Cette promesse est également inscrite dans le cadre légal mauritanien, notamment par la Loi n° 2000-045 portant Code de l’eau, qui établit le droit universel d’accès à l’eau potable, définissant les responsabilités de l’État et des acteurs publics pour garantir ce service essentiel. Or, ce droit fondamental reste trop souvent lettre morte sur le terrain.

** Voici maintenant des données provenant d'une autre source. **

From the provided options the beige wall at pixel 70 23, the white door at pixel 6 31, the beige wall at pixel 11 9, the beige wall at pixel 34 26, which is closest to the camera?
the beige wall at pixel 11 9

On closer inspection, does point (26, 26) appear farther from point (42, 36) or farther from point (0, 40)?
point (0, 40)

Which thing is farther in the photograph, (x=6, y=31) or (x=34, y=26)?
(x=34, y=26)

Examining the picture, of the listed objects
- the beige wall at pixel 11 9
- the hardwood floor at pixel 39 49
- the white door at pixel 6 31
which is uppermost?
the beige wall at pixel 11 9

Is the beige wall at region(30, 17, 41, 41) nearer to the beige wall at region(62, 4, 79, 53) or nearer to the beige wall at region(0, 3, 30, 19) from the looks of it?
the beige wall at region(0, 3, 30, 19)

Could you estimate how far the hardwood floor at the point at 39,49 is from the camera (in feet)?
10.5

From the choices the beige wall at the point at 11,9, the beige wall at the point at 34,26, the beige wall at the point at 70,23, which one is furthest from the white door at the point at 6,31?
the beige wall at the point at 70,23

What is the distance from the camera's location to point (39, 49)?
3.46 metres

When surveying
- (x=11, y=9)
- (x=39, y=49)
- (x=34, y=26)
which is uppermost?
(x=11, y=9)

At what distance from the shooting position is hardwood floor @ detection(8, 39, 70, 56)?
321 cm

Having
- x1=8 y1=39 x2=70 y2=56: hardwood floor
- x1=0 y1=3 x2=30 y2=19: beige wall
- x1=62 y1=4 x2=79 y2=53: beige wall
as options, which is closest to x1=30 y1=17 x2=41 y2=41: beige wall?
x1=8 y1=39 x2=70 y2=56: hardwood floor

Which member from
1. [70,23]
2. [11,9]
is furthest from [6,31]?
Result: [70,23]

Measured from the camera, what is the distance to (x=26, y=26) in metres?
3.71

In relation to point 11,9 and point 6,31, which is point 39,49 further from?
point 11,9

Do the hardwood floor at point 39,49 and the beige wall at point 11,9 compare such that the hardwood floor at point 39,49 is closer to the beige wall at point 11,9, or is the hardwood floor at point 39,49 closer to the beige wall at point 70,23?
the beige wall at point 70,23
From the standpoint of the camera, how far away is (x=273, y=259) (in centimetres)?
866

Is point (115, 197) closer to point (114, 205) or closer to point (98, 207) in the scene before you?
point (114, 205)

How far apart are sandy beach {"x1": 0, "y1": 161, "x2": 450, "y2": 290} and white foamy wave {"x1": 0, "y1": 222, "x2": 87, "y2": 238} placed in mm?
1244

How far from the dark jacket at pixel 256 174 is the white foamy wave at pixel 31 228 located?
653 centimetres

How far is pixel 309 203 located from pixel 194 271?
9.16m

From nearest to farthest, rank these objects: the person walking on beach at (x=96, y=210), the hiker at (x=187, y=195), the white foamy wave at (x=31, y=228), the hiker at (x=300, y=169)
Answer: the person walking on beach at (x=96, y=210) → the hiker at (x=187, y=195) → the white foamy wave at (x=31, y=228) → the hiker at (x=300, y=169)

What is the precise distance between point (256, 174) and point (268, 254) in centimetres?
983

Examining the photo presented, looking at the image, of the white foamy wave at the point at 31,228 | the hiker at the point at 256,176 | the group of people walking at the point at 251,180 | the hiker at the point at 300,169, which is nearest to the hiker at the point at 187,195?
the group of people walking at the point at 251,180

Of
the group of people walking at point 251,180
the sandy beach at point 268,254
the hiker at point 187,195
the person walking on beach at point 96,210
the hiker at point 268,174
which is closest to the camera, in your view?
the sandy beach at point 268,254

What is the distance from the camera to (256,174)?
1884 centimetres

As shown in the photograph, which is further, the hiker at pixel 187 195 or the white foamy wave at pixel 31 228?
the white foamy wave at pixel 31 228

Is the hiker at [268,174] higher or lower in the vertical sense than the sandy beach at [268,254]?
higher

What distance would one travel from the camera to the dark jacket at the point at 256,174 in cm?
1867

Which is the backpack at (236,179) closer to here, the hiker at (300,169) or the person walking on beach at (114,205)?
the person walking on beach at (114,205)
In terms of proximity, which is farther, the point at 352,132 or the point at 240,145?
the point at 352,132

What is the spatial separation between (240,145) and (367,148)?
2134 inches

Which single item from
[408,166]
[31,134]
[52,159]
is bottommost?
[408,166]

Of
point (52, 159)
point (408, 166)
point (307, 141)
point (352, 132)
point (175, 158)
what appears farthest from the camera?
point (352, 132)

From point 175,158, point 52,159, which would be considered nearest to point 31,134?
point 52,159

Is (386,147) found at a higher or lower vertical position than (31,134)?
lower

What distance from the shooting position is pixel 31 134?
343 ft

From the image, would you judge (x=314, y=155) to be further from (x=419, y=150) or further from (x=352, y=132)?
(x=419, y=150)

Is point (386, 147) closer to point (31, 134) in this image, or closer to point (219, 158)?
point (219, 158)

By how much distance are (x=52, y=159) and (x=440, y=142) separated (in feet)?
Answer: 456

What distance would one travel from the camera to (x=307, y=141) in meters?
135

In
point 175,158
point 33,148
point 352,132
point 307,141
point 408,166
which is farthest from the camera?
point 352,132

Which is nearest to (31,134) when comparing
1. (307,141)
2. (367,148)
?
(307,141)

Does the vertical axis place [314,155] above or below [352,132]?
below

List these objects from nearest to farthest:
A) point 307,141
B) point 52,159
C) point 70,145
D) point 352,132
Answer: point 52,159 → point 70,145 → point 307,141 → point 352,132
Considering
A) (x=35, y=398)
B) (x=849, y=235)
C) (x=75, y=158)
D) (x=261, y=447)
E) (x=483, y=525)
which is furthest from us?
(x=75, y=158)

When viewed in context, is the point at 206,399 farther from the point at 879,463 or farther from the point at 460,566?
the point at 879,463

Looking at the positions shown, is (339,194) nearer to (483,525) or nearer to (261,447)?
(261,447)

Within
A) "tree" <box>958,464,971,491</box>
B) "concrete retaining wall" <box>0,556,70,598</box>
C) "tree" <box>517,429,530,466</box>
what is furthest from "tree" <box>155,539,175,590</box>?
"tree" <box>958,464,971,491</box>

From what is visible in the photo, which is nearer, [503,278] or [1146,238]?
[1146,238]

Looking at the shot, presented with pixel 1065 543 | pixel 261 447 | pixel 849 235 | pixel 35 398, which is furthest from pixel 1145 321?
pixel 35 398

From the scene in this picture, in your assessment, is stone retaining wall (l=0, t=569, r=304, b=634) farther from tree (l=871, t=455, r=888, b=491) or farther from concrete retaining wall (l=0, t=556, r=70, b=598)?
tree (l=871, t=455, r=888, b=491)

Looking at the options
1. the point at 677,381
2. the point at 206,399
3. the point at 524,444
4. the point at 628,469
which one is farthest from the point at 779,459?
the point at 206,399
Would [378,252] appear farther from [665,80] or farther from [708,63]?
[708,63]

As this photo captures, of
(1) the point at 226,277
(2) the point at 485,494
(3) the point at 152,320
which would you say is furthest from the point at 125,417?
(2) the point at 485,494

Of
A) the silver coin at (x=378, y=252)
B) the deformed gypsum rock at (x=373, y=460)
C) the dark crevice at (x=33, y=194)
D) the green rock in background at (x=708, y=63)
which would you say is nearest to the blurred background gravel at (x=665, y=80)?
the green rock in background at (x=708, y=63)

Mais une fois les caméras parties, les robinets se sont tus. Cette mise en scène parfaite masque une vérité brutale : « L’eau, c’est la vie, mais ici, elle reste un luxe inaccessible. » Ce simulacre bafoue aussi les principes de transparence et de bonne gouvernance prônés par l’ODD 16, tandis que le manque de partenariats inclusifs dénie l’esprit de l’ODD 17. Comme le rappelle l’adage : « La vérité finit toujours par couler, mais parfois trop tard pour ceux qui ont soif. »
Nouadhibou reste aujourd’hui le symbole d’une soif inextinguible et d’une humiliation quotidienne qui perdurent.
Cette situation illustre un échec structurel
L’ODD 6, garantir l’accès de tous à l’eau potable et à l’assainissement, reste lettre morte à Nouadhibou. L’ODD 16, relatif à la transparence, la responsabilité et la bonne gouvernance, est lui aussi bafoué par ces mises en scène où la communication supplante la vérité des faits. Quant à l’ODD 17, qui encourage le renforcement des partenariats pour atteindre ces objectifs, il semble inexistant tant les habitants sont laissés seuls face à la crise.
À Nouadhibou, comme ailleurs en Mauritanie, le droit fondamental à l’eau n’est toujours pas une réalité. L’inauguration de ce 28 juillet, plutôt que d’apporter un soulagement durable, a ravivé le sentiment d’abandon et d’injustice. Chaque mandat, chaque gouvernement promet de mettre fin à cette humiliation collective ; chaque fois, le peuple découvre que la soif reste son seul héritage.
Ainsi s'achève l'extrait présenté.